Nevertheless, the applicant ' s inability to substantiate his claims creat es obvious difficulties in determining whether they are well-grounded. There is no evidence before the Court that he was ill-treated, and for this reason I would conclude that this complaint is inadmissible as being manifestly ill ‑ founded . However, to the extent that the absence of such evidence is attributable to the authorities ' failure to provide him with the requested documents, this failure is addressed by the finding of a violation of Article 34.
[1] . Davydov and Others v. Ukraine , nos. 17674/02 and 39081/02 , § 252, 1 July 2010.
[2] . http://cmiskp.echr.coe.int/tkp197/view.asp?item=1&portal=hbkm&action=html&highlight=kaverzin&sessionid=5 729972&skin=hudoc-cc-en .
[3] . V ladimir Fedorov v . Russia , no. 19223/04, § 50, 30 July 2009.
[4] . Akulinin and Babich v. Russia , no. 5742/02, 2 October 2008; Lopata v. Russia , no. 72250/01, 13 July 2010.
[5] . Dmitrachkov v. Russia , no. 18825/02, 16 September 2010.

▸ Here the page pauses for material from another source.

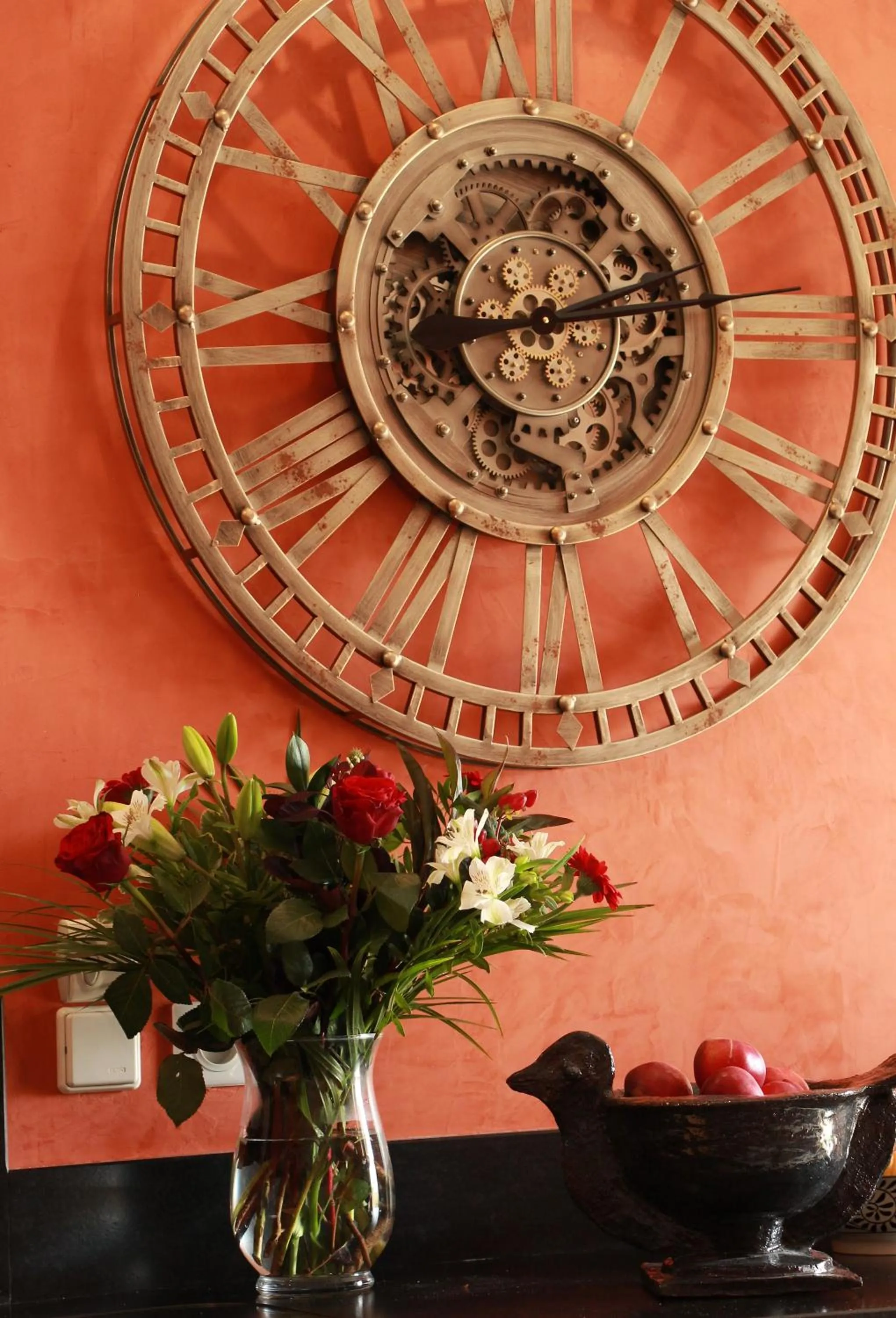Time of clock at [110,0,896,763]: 9:12
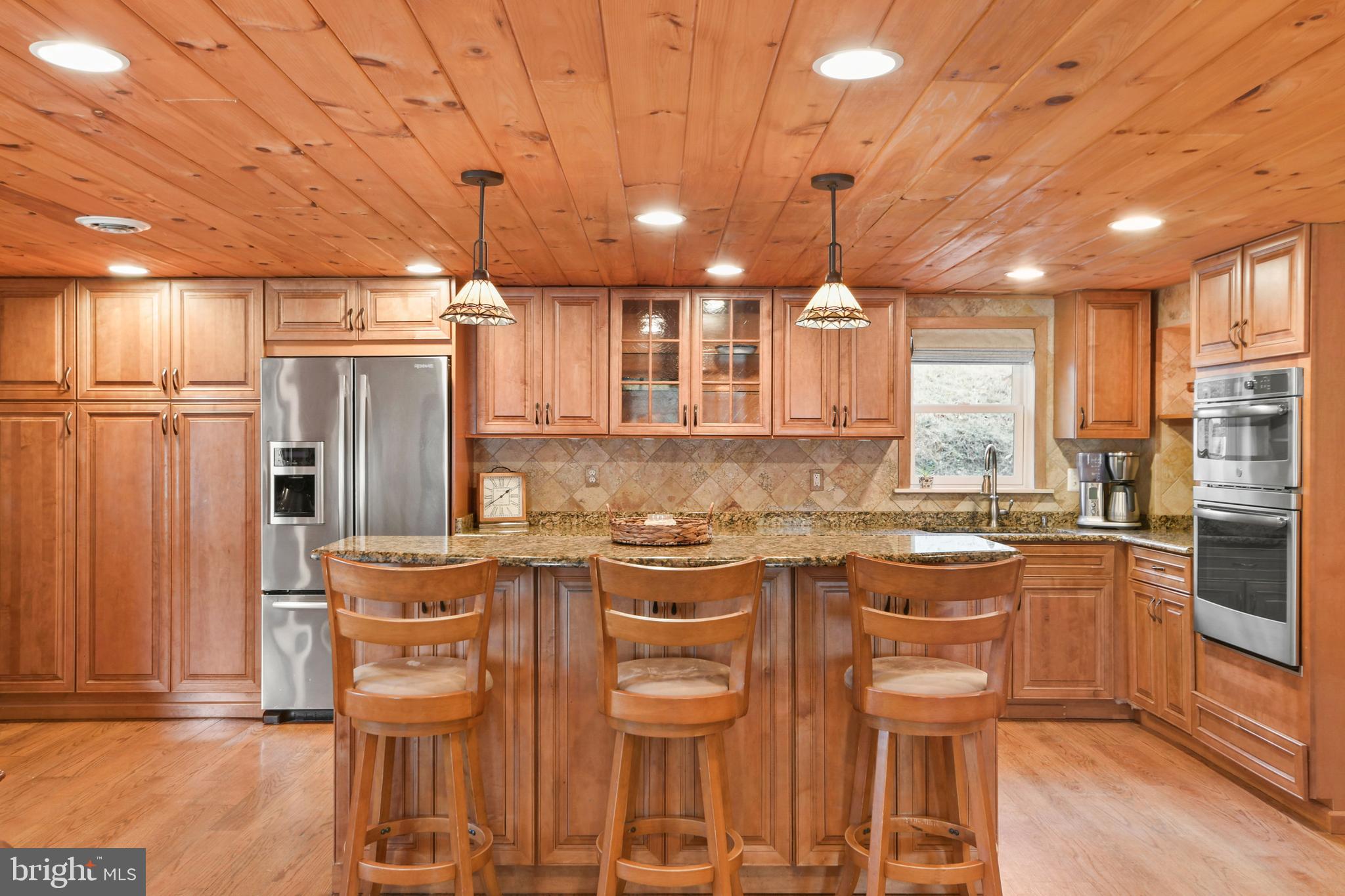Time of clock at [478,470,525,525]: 1:40
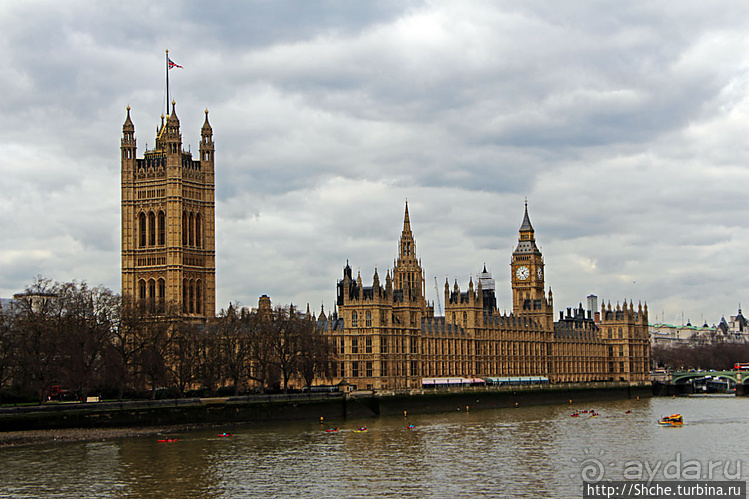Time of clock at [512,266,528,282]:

[6] . Vergelskyy v. Ukraine , no. 19312/06, §§ 48-70, 12 March 2009.
[7] . See, for example, Suptel v. Ukraine , no. 39188/04, § 20, 19 February 2009.
[8] . See , Lopatin and Medvedskiy v. Ukraine , nos. 2278/03 and 6222/03 , § 18, 20 May 2010 ; Ismailov v. Ukraine, no. 7323/04, § 13, 27 November 2008; and, mutatis mutandis, Shalimov v . Ukraine , no. 20808/02, § 29, 4 March 2010.